Figure 2Logistic regression model output for each tumor grade. The plots on the left show the logistic regression model probabilities (P) using the age and grade variables as the model inputs for each tumor grade. The plots on the right show the respective hybrid logistic regression model probabilities (P) using the variable z (i.e. age and grade combined with the probabilistic neural network) as the model input. Because there are overlapping points (patients with the same grade and age), some points are not distinguishable. The censored group (black) is compared with the incident group (red). The curves were fitted with a cubic spline.
Age and z relationships.

## Listed records
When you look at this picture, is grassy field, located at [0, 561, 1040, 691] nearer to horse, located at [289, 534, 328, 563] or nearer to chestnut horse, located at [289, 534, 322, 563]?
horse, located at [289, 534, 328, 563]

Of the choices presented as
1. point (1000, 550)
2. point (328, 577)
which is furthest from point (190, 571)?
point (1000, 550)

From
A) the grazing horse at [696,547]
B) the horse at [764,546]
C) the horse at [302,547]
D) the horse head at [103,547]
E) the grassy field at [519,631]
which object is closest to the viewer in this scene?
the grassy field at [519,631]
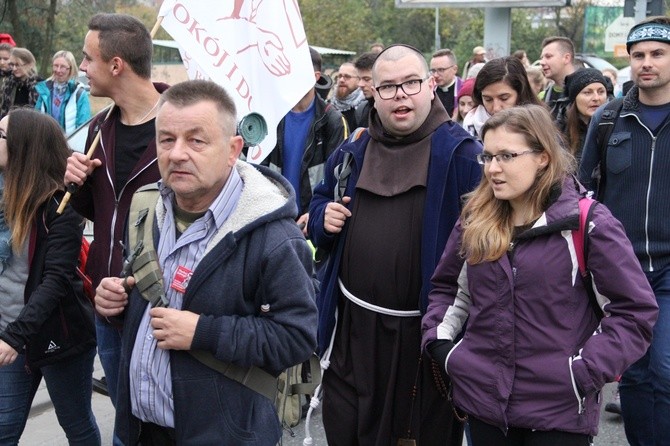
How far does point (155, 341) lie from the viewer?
9.59ft

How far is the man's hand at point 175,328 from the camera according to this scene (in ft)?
9.10

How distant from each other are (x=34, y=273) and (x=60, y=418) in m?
0.72

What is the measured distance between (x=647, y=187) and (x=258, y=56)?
224 cm

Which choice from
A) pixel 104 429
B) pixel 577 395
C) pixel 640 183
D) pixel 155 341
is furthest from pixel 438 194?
pixel 104 429

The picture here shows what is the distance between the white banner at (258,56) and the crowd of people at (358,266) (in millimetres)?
1003

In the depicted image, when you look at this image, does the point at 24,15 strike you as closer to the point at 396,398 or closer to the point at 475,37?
the point at 396,398

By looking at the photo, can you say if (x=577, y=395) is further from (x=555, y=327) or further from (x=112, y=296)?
(x=112, y=296)

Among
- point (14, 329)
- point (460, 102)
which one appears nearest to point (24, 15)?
point (460, 102)

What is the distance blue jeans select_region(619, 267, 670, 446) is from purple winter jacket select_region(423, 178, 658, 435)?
48.4 inches

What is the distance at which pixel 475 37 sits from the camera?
1718 inches

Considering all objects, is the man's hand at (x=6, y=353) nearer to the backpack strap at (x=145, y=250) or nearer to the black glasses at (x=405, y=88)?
the backpack strap at (x=145, y=250)

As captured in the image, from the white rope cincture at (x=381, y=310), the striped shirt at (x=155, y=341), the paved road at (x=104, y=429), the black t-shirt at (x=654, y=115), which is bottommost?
the paved road at (x=104, y=429)

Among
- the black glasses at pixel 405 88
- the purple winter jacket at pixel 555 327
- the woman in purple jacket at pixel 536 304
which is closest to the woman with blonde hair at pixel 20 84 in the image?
the black glasses at pixel 405 88

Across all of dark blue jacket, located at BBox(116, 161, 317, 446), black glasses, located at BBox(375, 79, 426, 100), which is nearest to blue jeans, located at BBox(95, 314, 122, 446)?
dark blue jacket, located at BBox(116, 161, 317, 446)
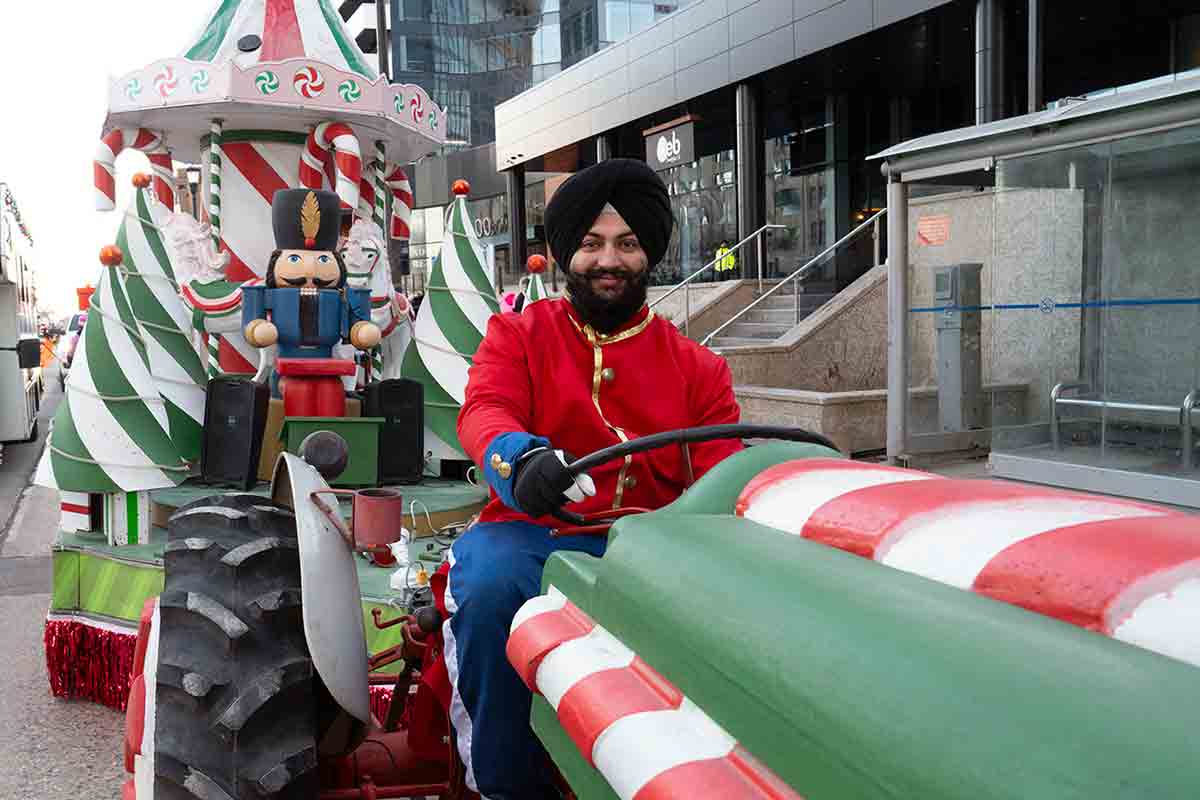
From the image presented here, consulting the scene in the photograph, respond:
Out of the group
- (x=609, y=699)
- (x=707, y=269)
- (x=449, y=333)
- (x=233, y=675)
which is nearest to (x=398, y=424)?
(x=449, y=333)

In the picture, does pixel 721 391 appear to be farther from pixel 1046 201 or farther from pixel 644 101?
pixel 644 101

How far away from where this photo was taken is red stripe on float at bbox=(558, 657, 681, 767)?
1.25 metres

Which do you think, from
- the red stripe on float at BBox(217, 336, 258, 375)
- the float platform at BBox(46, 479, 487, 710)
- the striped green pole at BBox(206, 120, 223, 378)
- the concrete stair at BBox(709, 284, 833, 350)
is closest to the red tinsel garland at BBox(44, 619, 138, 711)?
the float platform at BBox(46, 479, 487, 710)

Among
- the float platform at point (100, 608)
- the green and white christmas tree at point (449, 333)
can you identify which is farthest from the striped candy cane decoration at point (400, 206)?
the float platform at point (100, 608)

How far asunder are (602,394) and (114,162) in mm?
5508

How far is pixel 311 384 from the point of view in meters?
5.65

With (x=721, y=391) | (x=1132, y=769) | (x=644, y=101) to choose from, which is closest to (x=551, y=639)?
(x=1132, y=769)

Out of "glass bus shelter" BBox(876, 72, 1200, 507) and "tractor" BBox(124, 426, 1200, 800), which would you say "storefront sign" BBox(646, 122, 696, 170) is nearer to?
"glass bus shelter" BBox(876, 72, 1200, 507)

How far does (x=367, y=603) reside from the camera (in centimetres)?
409

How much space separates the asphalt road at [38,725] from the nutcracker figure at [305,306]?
70.4 inches

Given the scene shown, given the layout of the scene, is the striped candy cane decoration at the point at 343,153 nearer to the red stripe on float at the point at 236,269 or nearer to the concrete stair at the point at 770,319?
the red stripe on float at the point at 236,269

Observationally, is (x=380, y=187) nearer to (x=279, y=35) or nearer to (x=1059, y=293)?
(x=279, y=35)

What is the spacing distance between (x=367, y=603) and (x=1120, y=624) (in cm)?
349

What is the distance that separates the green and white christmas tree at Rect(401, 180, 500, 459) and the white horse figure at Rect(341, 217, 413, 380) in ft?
0.80
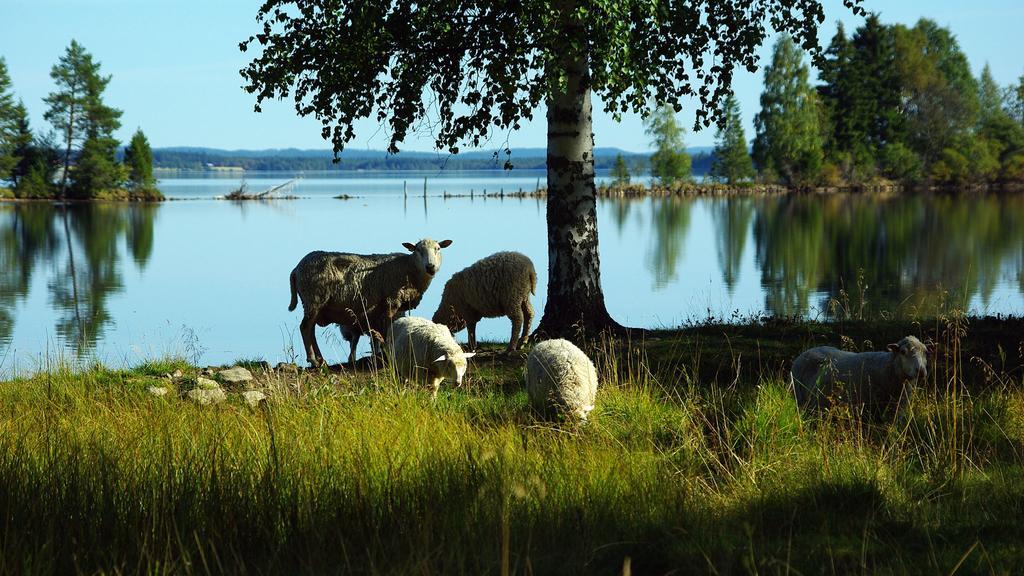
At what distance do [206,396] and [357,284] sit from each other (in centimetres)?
372

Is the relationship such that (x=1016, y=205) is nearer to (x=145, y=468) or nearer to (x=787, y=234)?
(x=787, y=234)

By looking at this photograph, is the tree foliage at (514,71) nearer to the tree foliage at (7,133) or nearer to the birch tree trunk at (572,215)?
the birch tree trunk at (572,215)

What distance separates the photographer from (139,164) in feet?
270

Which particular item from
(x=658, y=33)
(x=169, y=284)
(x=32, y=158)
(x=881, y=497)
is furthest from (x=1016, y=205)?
(x=32, y=158)

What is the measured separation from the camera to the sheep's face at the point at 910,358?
23.9 ft

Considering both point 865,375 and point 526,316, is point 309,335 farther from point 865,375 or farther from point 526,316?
point 865,375

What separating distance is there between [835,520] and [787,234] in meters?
40.0

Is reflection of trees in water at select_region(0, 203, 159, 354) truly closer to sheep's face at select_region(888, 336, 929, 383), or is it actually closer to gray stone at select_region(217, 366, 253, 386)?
gray stone at select_region(217, 366, 253, 386)

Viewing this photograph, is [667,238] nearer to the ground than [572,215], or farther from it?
Answer: nearer to the ground

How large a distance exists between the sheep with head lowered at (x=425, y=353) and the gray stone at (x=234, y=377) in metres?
1.52

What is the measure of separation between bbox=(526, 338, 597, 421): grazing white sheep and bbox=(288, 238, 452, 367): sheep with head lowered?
4.03 meters

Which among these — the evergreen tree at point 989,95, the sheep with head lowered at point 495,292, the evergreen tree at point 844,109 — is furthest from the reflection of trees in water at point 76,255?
the evergreen tree at point 989,95

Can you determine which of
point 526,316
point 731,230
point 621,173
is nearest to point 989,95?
point 621,173

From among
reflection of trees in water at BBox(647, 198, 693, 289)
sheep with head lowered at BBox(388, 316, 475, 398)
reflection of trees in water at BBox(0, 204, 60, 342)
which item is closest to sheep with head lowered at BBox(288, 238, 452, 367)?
sheep with head lowered at BBox(388, 316, 475, 398)
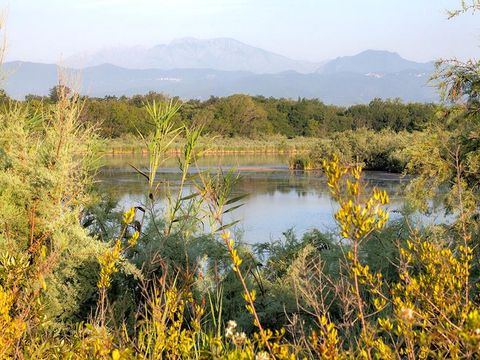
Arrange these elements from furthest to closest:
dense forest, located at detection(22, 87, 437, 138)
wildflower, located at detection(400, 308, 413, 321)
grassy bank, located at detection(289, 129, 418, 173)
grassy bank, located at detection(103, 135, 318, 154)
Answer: dense forest, located at detection(22, 87, 437, 138) → grassy bank, located at detection(103, 135, 318, 154) → grassy bank, located at detection(289, 129, 418, 173) → wildflower, located at detection(400, 308, 413, 321)

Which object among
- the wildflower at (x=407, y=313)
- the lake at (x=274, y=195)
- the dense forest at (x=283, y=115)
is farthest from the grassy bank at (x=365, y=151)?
the wildflower at (x=407, y=313)

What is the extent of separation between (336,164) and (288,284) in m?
3.35

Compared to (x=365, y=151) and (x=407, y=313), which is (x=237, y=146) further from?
(x=407, y=313)

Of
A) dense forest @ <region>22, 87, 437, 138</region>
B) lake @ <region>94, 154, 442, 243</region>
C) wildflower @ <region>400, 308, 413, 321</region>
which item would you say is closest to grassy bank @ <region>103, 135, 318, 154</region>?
dense forest @ <region>22, 87, 437, 138</region>

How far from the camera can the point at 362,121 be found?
166 ft

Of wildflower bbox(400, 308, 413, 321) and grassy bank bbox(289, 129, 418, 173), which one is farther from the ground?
wildflower bbox(400, 308, 413, 321)

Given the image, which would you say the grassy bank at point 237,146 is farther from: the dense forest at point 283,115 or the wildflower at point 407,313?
the wildflower at point 407,313

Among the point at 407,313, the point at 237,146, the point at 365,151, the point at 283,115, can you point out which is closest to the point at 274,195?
the point at 365,151

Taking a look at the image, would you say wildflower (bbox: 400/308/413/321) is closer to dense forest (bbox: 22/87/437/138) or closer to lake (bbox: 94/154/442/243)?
→ lake (bbox: 94/154/442/243)

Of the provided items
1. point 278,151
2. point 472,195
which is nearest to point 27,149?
point 472,195

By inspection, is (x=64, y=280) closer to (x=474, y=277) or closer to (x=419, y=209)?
(x=474, y=277)

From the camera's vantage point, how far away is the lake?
12.5 m

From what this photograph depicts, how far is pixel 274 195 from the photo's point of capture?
19312 mm

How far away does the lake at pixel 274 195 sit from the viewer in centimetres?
1253
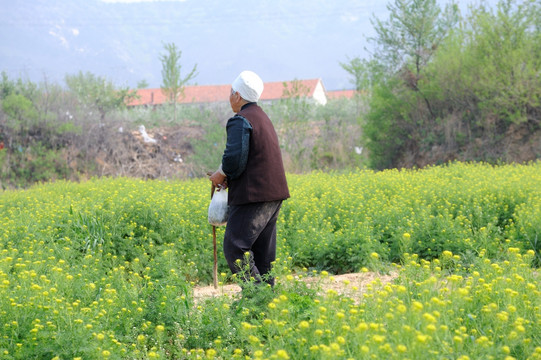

## List of tasks
1) Do these statements agree with the caption on logistic regression output by tumor grade? Answer yes or no for each, quoting the words of the caption that decide it.
(a) The curves were fitted with a cubic spline.
(b) The plots on the right take age and grade as two separate model inputs.
(c) The incident group is drawn in black.
2) Can you write the next part of the caption on logistic regression output by tumor grade, picking up after its final line?

## Your responses
1)
(a) Yes: "The curves were fitted with a cubic spline."
(b) No: "using the variable z (i.e. age and grade combined with the probabilistic neural network) as the model input"
(c) No: "The censored group (black) is compared with the incident group (red)."

2)
| Censored group | Grade 1 | Grade 2 | Grade 3 | All |
|---|---|---|---|---|
| n | 17 | 49 | 26 | 92 |
| Age (mean) | 66.41 | 66.27 | 63.19 | 65.42 |
| z (mean) | 2.11 | 3.91 | 3.12 | 3.36 |
| Incident group | Grade 1 | Grade 2 | Grade 3 | All |
| n | 6 | 34 | 19 | 59 |
| Age (mean) | 73.83 | 68.88 | 69.47 | 69.58 |
| z (mean) | 0.26 | 1.37 | -0.07 | 0.8 |
This table gives the mean values for age and z as a function of tumor grade and censored/incident group status. The number (n) of patients in each category is also provided.
Figure 3Survival probability curves for age. The upper and lower-age groups were formed by dichotomizing the total collection of patients at their median age. The lower-age curve (upper blue curve) exhibits better survival characteristics than the upper-age group (bottom brown curve).
Hazard relationships for dichotomous age and z.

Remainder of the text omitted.